Emory Report

 December 1, 1997

 Volume 50, No. 14

New primate research center
aims to provide Living Links
to questions of human evolution

Emory and the Yerkes Primate Center have announced the creation of the Living Links Center, an interdisciplinary endeavor aimed to study the evolutionary connections between humans and their closest living relatives.

Using the animal populations housed both at the Yerkes site on campus and the Lawrenceville field station, the new center will focus on behavioral, cognitive, neurological and genetic links between hominoids-humans and apes. Examining these links is key to understanding why cdrtain characteristics arose in Homo sapiens, from the concept of morality to what genetically separates a human from a chimpanzee, said the center's director, Frans de Waal, Candler professor of psychology.

"Human genes and chimpanzee genes are 98.6 percent identical," de Waal said. "What is it in that 1.4 percent that makes us different? And when we see chimpanzees act with sympathy and empathy toward each other, does that hint at the possibility that morality is an evolved trait we share?"

Also, the creation of the center is another move for Yerkes toward using chimps solely for noninvasive research. Since that move hasresulted in fewer biomedical grant dollars for the chimps, Yerkes Director Tom Insel said he must look to other sources of support. "We have 200 chimpanzees at Yerkes, and they're expensive to maintain," he said. "We've been trying to give away and donate as many as possible, but we're going to have quite a few left behind that can be the focus for this center."

Since the center was formed only in September, de Waal is the sole faculty member right now. But Insel said work has been going on for some time at Emory that relates directly to the center's mission; psychology's Michael Tomasello, for example, is doing cognition work with apes, and anthropology's Melvin Konner helped Insel and de Waal plan the center's goals in that field. The work of Steve Warren in biochemistry and Doug Wallace in molecular medicine and mapping genomes provided valuable guidance in outlining research needs in that area, and Insel said that genome research would probably be the field of study for the first faculty search the center conducts.

"They've been involved in developing the ideas for the center and helping us think about whom to recruit," Insel said. "We'd like to make this not just the nation's but the world's center for the study of hominoid evolution. We already have a lot of the resources we need; what we need to do over the next five years is develop the infrastructure."

De Waal said he'd like to see the center's budget eventually climb to $300,000, and he plans to do quite a bit of fund raising from private sources to complement any federal money the center might receive.
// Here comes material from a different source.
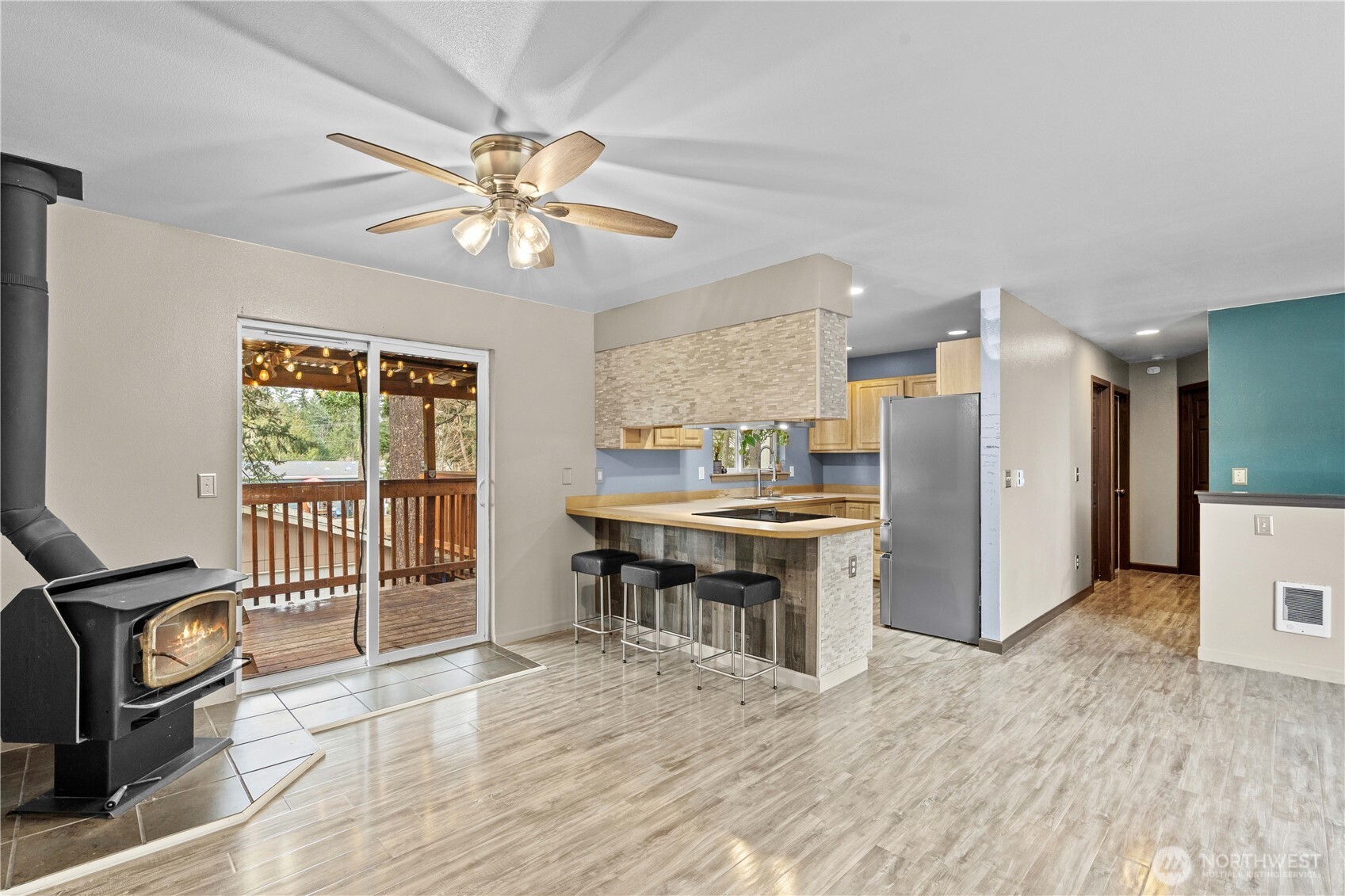 24818 51st Avenue E, Graham, WA 98338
In fact, one aspect of the center de Waal hopes will draw private donations is conservation; he hopes to set up some kind of field site in Africa to study chimps in the wild.

"Field research is something we haven't done very much of at Yerkes, and that is certainly something we're looking at," de Waal said. "Every one of these animals is on the endangered species list, and I think some kind of field component to our work would fit both the center's research and conservation mission, not to mention student interest in wildlife ecology."

In fact, de Waal's own research in behavioral studies, both in apes and in monkeys such as rhesus macaques, provides a solid foundation for the center. He is one of the country's leading primatologists, and his work in reciprocity and peacemaking among primates is one of the reasons he was chosen to direct the Living Links Center.

"People too often use the word 'animalistic' to describe negative human behavior; if two countries are at war and killing each other, we say they are 'acting like animals,'" de Waal said. "But some of the most basic positive behaviors, such as sharing and what might even be called 'forgiveness,' are displayed in the monkeys' behavior."

Both de Waal and Insel defer much of the credit for Living Links to Chancellor Billy Frye who, as provost, suggested last year that human evolution is too important a field to ignore, given Emory's existing advantage of having a resource like Yerkes at its fingertips. "This was, in many ways, his brainchild," Insel said. "He wanted to have Emory become a preeminent institution in this area."